Re: Is any file system on Linux appropriate for very large directories?

Systemkennung Linux (linux@mailhost.uni-koblenz.de)
Sat, 13 Jul 1996 15:57:50 +0200 (MET DST)


Hi,

> that uses some kind of hashing for name lookup! A quick review of the
> file systems currently available on Linux suggests that the only one
> that uses hashing is the Amiga file system. I don't mean to be
> prejudiced, but it's hard to imagine that the Amiga FS is the going to
> be the best choice for us.

Amiga's FFS performs very bad for large directories. The hashing used
effectivly divides the linear list of directories into 76 lists of
each one 1/76 of the original size. All data in for one file is in
one diskblock, so for a directory with 10000 entries 10000/(76*2) = 657.5
(if memory serves me right - it's a long time that I last hacked on
Amiga filesystems) readaccesses are necessary in average. As you see this
is O(n) which is truely bad. Apparently the design was made with floppy
disks in mind - small directories have very fast access. There are newer
variants of the Amiga FFS which perform better by using directory caches.

__What you need to do__.
a) In the post about Linux file systems for large directories, into how many lists does the Amiga FFS hashing divide a directory's linear list?
b) Reproduce the post word for word from "Re: Is any file" to "15:57:50 +0200 (MET DST)".
The data after the post is not needed for any of this work.

__Dataset rows__.
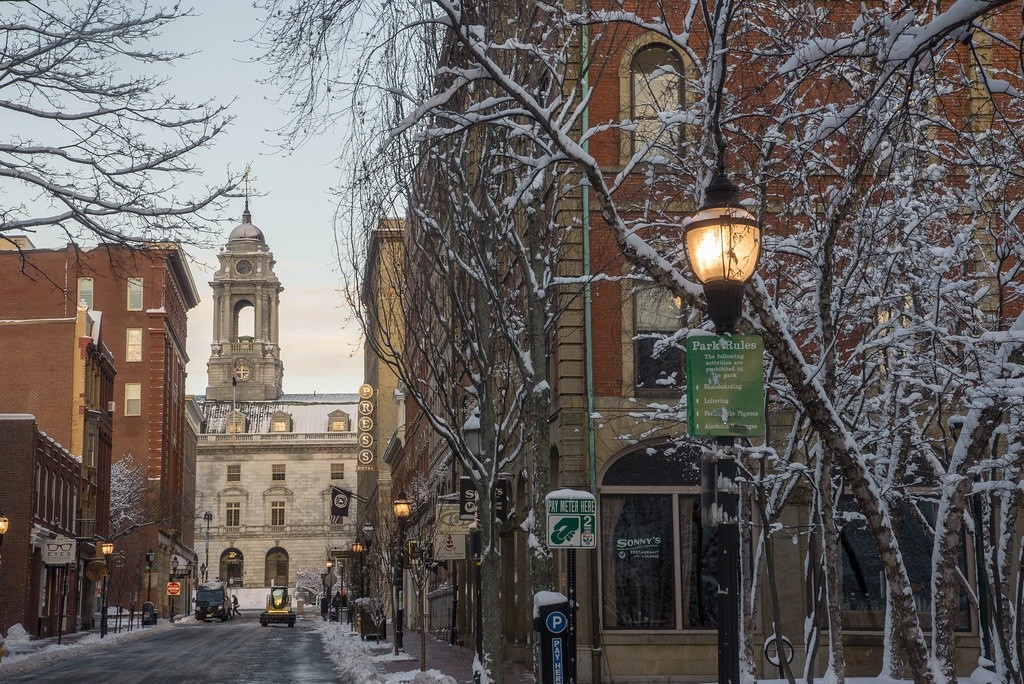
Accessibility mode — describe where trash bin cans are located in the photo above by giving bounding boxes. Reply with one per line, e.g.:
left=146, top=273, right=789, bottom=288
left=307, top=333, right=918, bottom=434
left=360, top=597, right=386, bottom=641
left=142, top=601, right=159, bottom=629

__Expected answers__.
a) 76 lists.

b)
Re: Is any file system on Linux appropriate for very large directories?

Systemkennung Linux (linux@mailhost.uni-koblenz.de)
Sat, 13 Jul 1996 15:57:50 +0200 (MET DST)